检查该应用ECS出口带宽在12点40分左右开始飙升,与TBASE数据库带宽飙升时间吻合。
TBase带宽打满会导致消息处理变慢,从RocketMQ控制台监控指标也可以说明这一点。
消息处理变慢意味着打到TBase的请求减少了,但是带宽却增加了很多,意味着打到TBase的一个请求的字节数增大了,所以关键是需要分析出针对一个请求增加了哪些字节。
为了便于理解,首先介绍下TBase中与本案例相关的通信协议(内容来自网络)。
Extended Query
Extended Query 协议将以上 Simple Query 的处理流程分为若干步骤,每一步都由单独的服务端消息进行确认。该协议可以使用服务端的 perpared-statement 功能,即先发送一条参数化 SQL,服务端收到 SQL(Statement)之后对其进行解析、重写并保存,这里保存的 Statement 也就是所谓 Prepared-statement,可以被复用;执行 SQL 时,直接获取事先保存的 Prepared-statement 生成计划并执行,避免对同类型 SQL 重复解析和重写。
如下例, SELECT * FROM users u, logs l WHERE u.usrid=$1 AND u.usrid=l.usrid AND l.date = $2; 是一条参数化 SQL,执行 PREPARE 时,服务端对该 SQL 进行解析和重写;执行 EXECUTE 时,为 Prepared Statement 生成计划并执行。第二次执行 EXECUTE 时无需再对 SQL 进行解析和重写,直接生成计划并执行即可。
可见,Extended Query 协议通过使用服务端的 Prepared Statement,提升同类 SQL 多次执行的效率。但与 Simple Query 相比,其不允许在一个请求中包含多条 SQL 命令,否则会报语法错误。
Extended Query 协议通常包括 5 个步骤,分别是 Parse,Bind,Describe,Execute 和 Sync。以下分别介绍各个阶段的处理流程。
Parse
客户端首先向服务端发送一个 Parse 消息,该消息包括参数化 SQL,参数占位符以及每个参数的类型,还可以指定 Statement 的名字,若不指定名字,即为一个 “未命名” 的 Statement,该 Statement 会在生成下一个 “未命名” Statement 时予以销毁,若指定名字,则必须在下次发送 Parse 消息前将其显式销毁。
PostgreSQL 服务端收到该消息后,调用 exec_parse_message 函数进行处理,进行语法分析、语义分析和重写,同时会创建一个 Plan Cache 的结构,用于缓存后续的执行计划。
Bind
客户端发送 Bind 消息,该消息携带具体的参数值、参数格式和返回列的格式,如下:
PostgreSQL 收到该消息后,调用 exec_bind_message 函数进行处理。为之前保存的 Prepared Statement 创建执行计划并将其保存在 Plan Cache 中,创建一个 Portal 用于后续执行。关于 Plan Cache 的具体实现和复用逻辑在此不细述,以后单独撰文介绍。

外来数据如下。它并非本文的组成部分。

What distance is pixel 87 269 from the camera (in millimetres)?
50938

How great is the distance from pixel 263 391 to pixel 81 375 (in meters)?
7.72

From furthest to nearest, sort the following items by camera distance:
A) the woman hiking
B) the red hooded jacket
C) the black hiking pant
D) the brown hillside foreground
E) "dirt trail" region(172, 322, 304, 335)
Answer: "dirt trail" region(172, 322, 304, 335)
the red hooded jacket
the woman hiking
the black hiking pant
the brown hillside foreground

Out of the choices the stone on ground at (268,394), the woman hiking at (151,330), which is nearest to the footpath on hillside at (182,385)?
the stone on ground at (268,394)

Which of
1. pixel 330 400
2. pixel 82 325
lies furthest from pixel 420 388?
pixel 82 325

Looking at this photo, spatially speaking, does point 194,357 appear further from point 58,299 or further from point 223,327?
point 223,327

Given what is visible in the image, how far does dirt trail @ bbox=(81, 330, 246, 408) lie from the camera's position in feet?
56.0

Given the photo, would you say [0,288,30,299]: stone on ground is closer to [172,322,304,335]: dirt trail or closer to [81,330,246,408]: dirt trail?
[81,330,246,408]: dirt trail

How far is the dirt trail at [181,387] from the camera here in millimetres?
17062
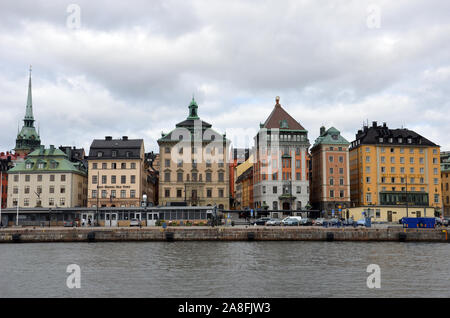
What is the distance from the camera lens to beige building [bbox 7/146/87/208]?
4375 inches

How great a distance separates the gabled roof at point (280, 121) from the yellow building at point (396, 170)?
17.7 m

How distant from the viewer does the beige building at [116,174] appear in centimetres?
11044

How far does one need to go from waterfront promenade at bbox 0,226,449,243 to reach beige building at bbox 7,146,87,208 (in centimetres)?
3848

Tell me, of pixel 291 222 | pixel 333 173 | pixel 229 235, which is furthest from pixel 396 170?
pixel 229 235

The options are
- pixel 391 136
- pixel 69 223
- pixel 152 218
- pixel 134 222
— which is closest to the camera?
pixel 134 222

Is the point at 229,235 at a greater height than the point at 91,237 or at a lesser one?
greater

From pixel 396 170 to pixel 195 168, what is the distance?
164 ft

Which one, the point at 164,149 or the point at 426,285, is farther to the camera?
the point at 164,149

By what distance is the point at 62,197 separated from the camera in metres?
112

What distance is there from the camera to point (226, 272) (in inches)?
1556

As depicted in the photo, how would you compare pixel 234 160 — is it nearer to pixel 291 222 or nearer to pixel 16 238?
pixel 291 222
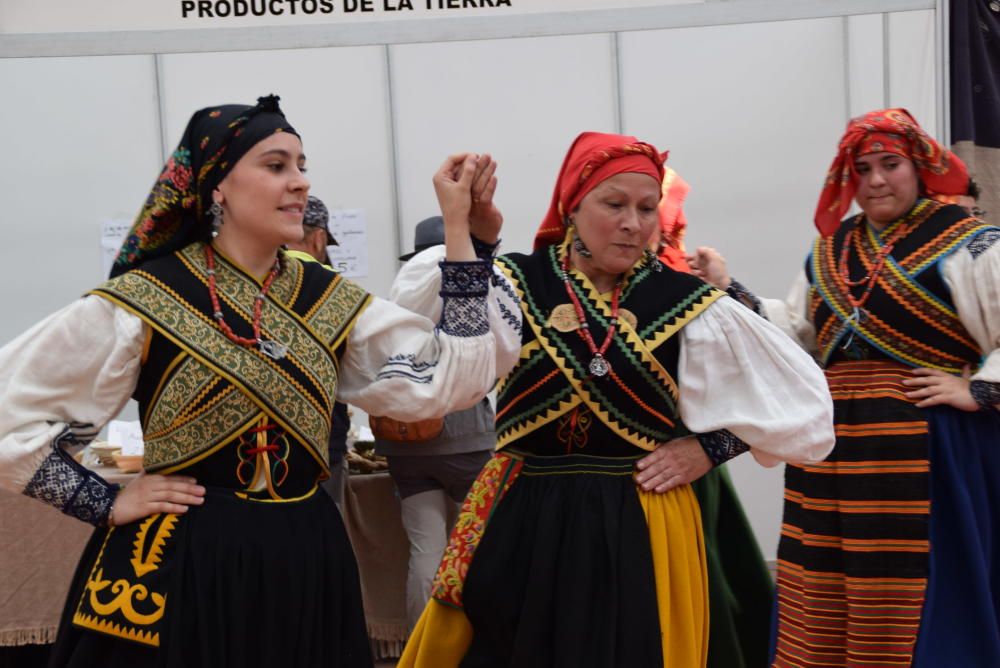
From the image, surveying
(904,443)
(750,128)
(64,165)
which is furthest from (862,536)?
(64,165)

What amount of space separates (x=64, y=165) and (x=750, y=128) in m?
3.15

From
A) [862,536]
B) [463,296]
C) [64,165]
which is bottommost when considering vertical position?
[862,536]

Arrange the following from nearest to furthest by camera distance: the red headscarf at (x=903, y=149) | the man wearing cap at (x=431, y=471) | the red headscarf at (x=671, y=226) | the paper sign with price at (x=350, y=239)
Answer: the red headscarf at (x=903, y=149) < the red headscarf at (x=671, y=226) < the man wearing cap at (x=431, y=471) < the paper sign with price at (x=350, y=239)

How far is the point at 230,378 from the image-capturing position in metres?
2.14

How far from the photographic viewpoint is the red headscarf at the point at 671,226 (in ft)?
12.2

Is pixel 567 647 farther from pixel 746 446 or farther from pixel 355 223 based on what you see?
pixel 355 223

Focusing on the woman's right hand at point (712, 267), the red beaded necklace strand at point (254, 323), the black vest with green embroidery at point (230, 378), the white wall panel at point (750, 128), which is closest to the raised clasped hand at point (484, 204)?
the black vest with green embroidery at point (230, 378)

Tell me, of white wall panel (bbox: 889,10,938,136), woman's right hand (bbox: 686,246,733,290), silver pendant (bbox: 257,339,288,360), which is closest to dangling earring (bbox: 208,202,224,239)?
silver pendant (bbox: 257,339,288,360)

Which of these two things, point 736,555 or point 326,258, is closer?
point 736,555

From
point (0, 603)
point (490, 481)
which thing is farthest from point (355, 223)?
point (490, 481)

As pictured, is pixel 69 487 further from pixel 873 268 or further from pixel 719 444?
pixel 873 268

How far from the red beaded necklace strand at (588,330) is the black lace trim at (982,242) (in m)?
1.16

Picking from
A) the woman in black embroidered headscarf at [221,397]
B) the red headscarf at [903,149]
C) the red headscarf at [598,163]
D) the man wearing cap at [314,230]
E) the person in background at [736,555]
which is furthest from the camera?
the man wearing cap at [314,230]

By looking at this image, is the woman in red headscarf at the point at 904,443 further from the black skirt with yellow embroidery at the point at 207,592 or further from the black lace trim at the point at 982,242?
the black skirt with yellow embroidery at the point at 207,592
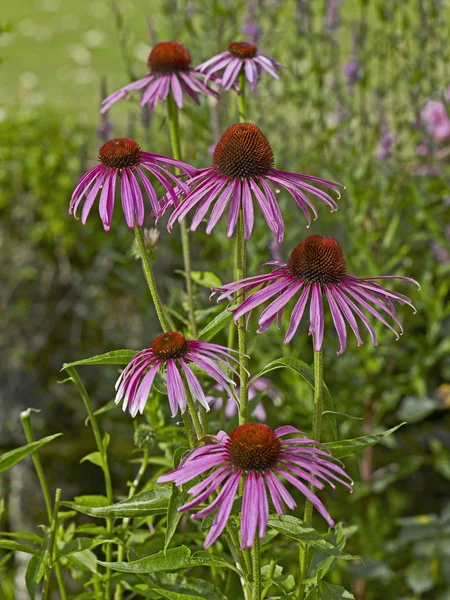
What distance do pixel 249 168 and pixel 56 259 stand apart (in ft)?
5.44

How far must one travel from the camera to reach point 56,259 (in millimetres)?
2324

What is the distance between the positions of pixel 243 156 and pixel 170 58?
41cm

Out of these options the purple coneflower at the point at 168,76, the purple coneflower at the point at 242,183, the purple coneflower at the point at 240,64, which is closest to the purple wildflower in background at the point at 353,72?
the purple coneflower at the point at 240,64

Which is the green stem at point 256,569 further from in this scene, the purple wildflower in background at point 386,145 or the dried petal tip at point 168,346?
the purple wildflower in background at point 386,145

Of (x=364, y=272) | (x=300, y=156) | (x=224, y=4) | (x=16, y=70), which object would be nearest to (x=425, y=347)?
(x=364, y=272)

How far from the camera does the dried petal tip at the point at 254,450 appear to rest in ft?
2.03

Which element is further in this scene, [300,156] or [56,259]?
[56,259]

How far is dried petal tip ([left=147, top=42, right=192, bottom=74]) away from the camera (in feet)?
3.57

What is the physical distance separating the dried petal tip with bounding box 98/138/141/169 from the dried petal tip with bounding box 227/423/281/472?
0.31 meters

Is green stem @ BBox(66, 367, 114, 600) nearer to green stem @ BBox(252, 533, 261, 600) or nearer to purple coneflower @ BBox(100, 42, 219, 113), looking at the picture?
green stem @ BBox(252, 533, 261, 600)

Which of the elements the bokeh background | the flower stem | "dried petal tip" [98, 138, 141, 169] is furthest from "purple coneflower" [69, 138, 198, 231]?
the bokeh background

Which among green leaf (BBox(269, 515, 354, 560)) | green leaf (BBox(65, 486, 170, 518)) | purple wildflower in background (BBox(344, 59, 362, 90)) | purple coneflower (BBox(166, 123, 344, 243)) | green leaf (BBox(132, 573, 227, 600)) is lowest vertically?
green leaf (BBox(132, 573, 227, 600))

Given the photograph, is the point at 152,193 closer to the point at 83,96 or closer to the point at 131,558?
the point at 131,558

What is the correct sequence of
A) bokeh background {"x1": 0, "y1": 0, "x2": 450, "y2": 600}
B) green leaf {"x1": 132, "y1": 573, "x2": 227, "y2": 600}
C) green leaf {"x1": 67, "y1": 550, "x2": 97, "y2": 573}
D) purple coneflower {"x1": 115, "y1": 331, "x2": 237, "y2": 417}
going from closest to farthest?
purple coneflower {"x1": 115, "y1": 331, "x2": 237, "y2": 417}
green leaf {"x1": 132, "y1": 573, "x2": 227, "y2": 600}
green leaf {"x1": 67, "y1": 550, "x2": 97, "y2": 573}
bokeh background {"x1": 0, "y1": 0, "x2": 450, "y2": 600}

在 PostgreSQL 内核中,Portal 是对查询执行状态的一种抽象,该结构贯穿执行器运行的始终。
Describe
客户端可以发送 Describe 消息获取 Statment 或 Portal 的元信息,即返回结果的列名,类型等信息,这些信息由 RowDescription 消息携带。如果请求获取 Statement 的元信息,还会返回具体的参数信息,由 ParameterDescription 消息携带。
Execute
客户端发送 Execute 消息告知服务端执行请求,服务端收到消息后,执行 Bind 阶段创建的 Portal,执行结果通过 DataRow 消息返回给客户端,执行完成后发送 CommandComplete 。
Execute 消息中可以指定返回的行数,若行数为 0,表示返回所有行。
Sync
使用 Extended Query 协议时,一个请求总是以 Sync 消息结束,服务端接收到 Sync 消息后,关闭隐式开启的事务并回复 ReadyForQuery 消息。
Extended Query 完整的消息流如下:
所以接下来的思路是tcpdump抓包,然后通过wireshark分析出一个请求发送了哪些报文到TBase就可以基本确认问题了。
可惜的是抓的包wireshark并不能识别出TBase协议;另一个思路是TBase服务端能不能分析出一个请求具体涉及哪些报文,TBase技术支持最终没有提供出来,至此通过分析报文的方式没有走通。
另外一个思路是从应用程序侧分析TBase JDBC Driver发送请求的逻辑。
TBase JDBC Driver
通过分析Driver相关代码,找出Driver请求TBase相关逻辑,然后抓取运行时一些参数。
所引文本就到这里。